▶ Work task
Please print all of the items below word for word, changing nothing.

Recorded data
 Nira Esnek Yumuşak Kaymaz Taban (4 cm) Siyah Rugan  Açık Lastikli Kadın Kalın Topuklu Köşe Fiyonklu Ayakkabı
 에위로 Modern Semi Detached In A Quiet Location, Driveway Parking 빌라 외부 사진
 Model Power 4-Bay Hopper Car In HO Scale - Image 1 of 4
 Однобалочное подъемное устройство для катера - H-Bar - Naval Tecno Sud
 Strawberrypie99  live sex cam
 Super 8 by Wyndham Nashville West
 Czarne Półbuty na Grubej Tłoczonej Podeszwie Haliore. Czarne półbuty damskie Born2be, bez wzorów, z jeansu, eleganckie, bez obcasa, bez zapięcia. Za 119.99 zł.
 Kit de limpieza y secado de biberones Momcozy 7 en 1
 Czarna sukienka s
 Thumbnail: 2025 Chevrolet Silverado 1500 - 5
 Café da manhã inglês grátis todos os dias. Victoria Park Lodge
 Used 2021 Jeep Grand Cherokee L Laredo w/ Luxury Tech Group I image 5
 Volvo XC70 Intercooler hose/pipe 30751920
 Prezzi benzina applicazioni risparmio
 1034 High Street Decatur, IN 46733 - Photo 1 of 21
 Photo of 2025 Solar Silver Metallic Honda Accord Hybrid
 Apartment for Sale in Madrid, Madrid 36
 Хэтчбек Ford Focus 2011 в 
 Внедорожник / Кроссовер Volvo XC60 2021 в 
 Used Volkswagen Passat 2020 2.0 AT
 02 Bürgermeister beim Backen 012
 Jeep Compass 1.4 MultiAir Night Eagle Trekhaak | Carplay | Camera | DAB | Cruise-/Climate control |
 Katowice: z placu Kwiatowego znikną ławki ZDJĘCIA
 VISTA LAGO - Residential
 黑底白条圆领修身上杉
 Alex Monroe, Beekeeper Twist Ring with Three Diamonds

▶ Response to the exercise
 Nira Esnek Yumuşak Kaymaz Taban (4 cm) Siyah Rugan  Açık Lastikli Kadın Kalın Topuklu Köşe Fiyonklu Ayakkabı
 에위로 Modern Semi Detached In A Quiet Location, Driveway Parking 빌라 외부 사진
 Model Power 4-Bay Hopper Car In HO Scale - Image 1 of 4
 Однобалочное подъемное устройство для катера - H-Bar - Naval Tecno Sud
 Strawberrypie99  live sex cam
 Super 8 by Wyndham Nashville West
 Czarne Półbuty na Grubej Tłoczonej Podeszwie Haliore. Czarne półbuty damskie Born2be, bez wzorów, z jeansu, eleganckie, bez obcasa, bez zapięcia. Za 119.99 zł.
 Kit de limpieza y secado de biberones Momcozy 7 en 1
 Czarna sukienka s
 Thumbnail: 2025 Chevrolet Silverado 1500 - 5
 Café da manhã inglês grátis todos os dias. Victoria Park Lodge
 Used 2021 Jeep Grand Cherokee L Laredo w/ Luxury Tech Group I image 5
 Volvo XC70 Intercooler hose/pipe 30751920
 Prezzi benzina applicazioni risparmio
 1034 High Street Decatur, IN 46733 - Photo 1 of 21
 Photo of 2025 Solar Silver Metallic Honda Accord Hybrid
 Apartment for Sale in Madrid, Madrid 36
 Хэтчбек Ford Focus 2011 в 
 Внедорожник / Кроссовер Volvo XC60 2021 в 
 Used Volkswagen Passat 2020 2.0 AT
 02 Bürgermeister beim Backen 012
 Jeep Compass 1.4 MultiAir Night Eagle Trekhaak | Carplay | Camera | DAB | Cruise-/Climate control |
 Katowice: z placu Kwiatowego znikną ławki ZDJĘCIA
 VISTA LAGO - Residential
 黑底白条圆领修身上杉
 Alex Monroe, Beekeeper Twist Ring with Three Diamonds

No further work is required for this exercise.